参加者は、名前・出身地・所属を言って自己紹介をしてから、子供の時に好きだった本、特に印象に残った本、影響を受けた本など、大事な思い出が詰まっている「本」について3分ほど語った。始まってすぐ、このお題を「子供時代」に限定したことが大正解だったということが明らかになった。なぜかというと、これ以上ない「アイスブレーカー」になったからである。今回の月例会で初めて顔合わせをする人、画面越しで参加してまだ「生」で会ったことがない人、ほとんど会話を交わしたことがない人など、お互いのことを全く知らない人が多く、下手をすれば誰も喋りたがらない気まずい雰囲気になりかねないこの「最初の集まり」の「アイス」が手強かったが、参加者の皆さんは照れながらも懐かしそうに子供の時に大好きだった本の話をすることでその「アイス」を見事に溶かして見せた。
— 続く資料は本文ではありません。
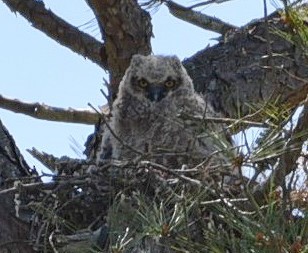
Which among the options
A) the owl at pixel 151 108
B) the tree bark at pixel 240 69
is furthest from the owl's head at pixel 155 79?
the tree bark at pixel 240 69

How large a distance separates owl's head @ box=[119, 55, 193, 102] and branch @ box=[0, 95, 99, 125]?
0.75 feet

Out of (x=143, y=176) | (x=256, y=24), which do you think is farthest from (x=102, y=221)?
(x=256, y=24)

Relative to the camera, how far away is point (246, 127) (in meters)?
3.27

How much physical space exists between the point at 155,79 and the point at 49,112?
514 mm

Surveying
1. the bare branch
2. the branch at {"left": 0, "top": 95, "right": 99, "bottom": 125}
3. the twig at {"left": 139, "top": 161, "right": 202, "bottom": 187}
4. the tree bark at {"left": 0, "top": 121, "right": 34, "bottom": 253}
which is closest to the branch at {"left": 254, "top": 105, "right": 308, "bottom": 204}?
the twig at {"left": 139, "top": 161, "right": 202, "bottom": 187}

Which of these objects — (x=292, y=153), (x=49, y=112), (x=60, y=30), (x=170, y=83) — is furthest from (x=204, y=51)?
(x=292, y=153)

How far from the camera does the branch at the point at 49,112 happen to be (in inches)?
210

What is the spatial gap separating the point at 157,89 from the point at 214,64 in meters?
0.35

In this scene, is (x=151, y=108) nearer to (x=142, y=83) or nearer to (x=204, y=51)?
(x=142, y=83)

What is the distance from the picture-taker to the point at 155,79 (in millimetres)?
5348

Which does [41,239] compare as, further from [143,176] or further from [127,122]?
[127,122]

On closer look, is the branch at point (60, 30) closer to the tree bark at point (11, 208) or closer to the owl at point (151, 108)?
the owl at point (151, 108)

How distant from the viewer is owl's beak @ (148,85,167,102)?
5.25m

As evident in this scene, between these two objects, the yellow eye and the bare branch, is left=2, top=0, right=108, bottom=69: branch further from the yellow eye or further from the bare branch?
the yellow eye
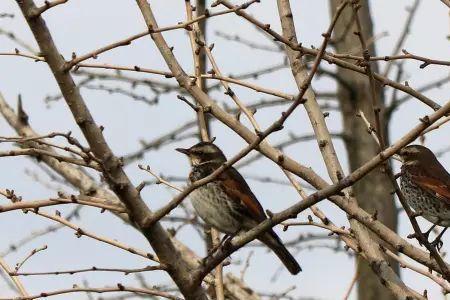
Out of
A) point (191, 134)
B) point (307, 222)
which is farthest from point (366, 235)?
point (191, 134)

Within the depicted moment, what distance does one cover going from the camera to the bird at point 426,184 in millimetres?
8594

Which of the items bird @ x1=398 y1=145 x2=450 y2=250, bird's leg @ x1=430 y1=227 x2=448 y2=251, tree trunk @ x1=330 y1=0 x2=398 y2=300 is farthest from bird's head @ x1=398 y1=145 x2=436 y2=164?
tree trunk @ x1=330 y1=0 x2=398 y2=300

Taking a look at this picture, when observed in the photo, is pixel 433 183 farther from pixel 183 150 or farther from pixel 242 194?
pixel 183 150

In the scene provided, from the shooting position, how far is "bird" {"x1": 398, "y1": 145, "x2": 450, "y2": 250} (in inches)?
338

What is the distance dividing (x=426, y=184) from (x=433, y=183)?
0.06m

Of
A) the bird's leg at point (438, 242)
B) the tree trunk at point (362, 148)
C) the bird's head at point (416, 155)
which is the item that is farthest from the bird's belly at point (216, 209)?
the tree trunk at point (362, 148)

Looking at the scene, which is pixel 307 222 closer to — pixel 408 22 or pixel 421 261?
pixel 421 261

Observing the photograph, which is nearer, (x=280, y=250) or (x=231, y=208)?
(x=280, y=250)

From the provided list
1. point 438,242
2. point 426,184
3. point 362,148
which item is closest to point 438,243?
point 438,242

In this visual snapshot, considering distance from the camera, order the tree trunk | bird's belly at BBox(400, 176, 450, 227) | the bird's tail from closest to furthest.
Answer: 1. the bird's tail
2. bird's belly at BBox(400, 176, 450, 227)
3. the tree trunk

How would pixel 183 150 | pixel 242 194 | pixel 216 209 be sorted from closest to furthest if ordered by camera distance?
pixel 216 209, pixel 242 194, pixel 183 150

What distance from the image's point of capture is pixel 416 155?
30.4 feet

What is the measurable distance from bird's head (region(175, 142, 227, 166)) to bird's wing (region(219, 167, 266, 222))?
347 mm

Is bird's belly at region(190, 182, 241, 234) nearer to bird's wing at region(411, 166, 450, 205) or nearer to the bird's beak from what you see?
the bird's beak
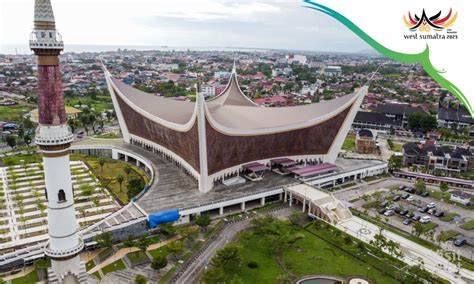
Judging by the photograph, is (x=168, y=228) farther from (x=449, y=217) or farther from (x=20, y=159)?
(x=20, y=159)

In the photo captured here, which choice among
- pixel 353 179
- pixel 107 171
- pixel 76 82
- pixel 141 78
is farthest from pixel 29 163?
pixel 141 78

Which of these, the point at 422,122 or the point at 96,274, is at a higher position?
the point at 422,122

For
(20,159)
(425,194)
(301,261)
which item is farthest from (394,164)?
(20,159)

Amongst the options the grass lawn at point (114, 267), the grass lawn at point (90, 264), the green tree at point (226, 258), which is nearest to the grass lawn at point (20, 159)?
the grass lawn at point (90, 264)

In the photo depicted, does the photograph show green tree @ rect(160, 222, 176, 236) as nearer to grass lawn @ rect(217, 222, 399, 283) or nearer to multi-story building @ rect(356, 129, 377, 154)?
grass lawn @ rect(217, 222, 399, 283)

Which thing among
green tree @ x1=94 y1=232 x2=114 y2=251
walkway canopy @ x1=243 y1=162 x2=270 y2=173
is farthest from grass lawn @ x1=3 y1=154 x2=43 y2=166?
walkway canopy @ x1=243 y1=162 x2=270 y2=173

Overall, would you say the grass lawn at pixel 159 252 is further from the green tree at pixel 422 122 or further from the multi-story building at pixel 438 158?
the green tree at pixel 422 122
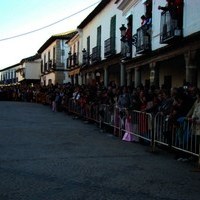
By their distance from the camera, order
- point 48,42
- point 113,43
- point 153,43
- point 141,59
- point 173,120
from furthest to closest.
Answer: point 48,42 < point 113,43 < point 141,59 < point 153,43 < point 173,120

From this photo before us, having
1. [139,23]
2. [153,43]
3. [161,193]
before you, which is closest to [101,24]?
[139,23]

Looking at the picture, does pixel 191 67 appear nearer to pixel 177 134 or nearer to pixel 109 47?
pixel 177 134

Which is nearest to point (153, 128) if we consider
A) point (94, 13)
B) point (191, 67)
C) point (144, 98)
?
point (144, 98)

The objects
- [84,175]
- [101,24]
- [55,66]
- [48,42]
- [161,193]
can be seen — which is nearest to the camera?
[161,193]

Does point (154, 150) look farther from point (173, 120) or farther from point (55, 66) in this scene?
point (55, 66)

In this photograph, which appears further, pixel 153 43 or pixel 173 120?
pixel 153 43

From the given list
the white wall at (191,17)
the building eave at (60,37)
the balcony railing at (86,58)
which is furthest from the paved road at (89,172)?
the building eave at (60,37)

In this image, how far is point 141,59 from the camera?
1986 cm

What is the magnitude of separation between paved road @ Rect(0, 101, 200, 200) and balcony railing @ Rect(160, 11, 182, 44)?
423cm

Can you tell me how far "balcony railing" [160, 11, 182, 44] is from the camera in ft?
49.4

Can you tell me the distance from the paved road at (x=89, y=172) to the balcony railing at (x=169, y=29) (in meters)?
4.23

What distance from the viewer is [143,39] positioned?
1936 centimetres

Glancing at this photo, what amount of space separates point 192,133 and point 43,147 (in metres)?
3.94

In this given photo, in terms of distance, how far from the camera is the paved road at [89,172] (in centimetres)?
668
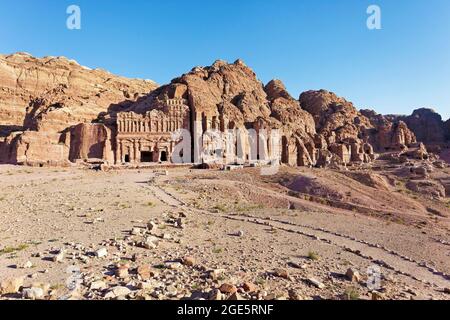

「人生で一番影響を受けた本」というテーマなら、きっと難しそうな本や専門家しか読んだことがない本などが出てきそうだが、「子供の時代の好きな本」だったからこそ、絵本や漫画、推理小説や冒険物語など、誰もが共感できて、読んだ・聞いたことがある本が挙げられた。さらに、財団のスタッフの皆さんや奨学生の皆さんは、それぞれ同年代の人が多く、「この漫画、私も読んでいたね」、「この絵本、私も孫と一緒に読んでいる」、「この本の実写版、私も好きだ」という共通の話題がすぐ出てきて、一層和やかな雰囲気になった。
また、参加者が自己紹介をした順番は、座る順や名簿の順ではなく、話した人が次の人を指名するという形だった。「いつ指名されるか分からないから、ずっとドキドキする」という気分だったのは、私だけではないはず。
暗いニュースが多いコロナ禍だからこそ、こうやって暖かい気持ちにしてくれる機会が非常に貴重である。それぞれの研究の進行がバラバラであるため、「同期」という存在がいない博士課程では、心細い気持ちになりやすいが、博士号取得に向けて頑張っている奨学生や親切にサポートしてくれるスタッフさんの顔を見て、心強い気持ちになれた。今回の集まりに参加した皆さんに心から感謝する。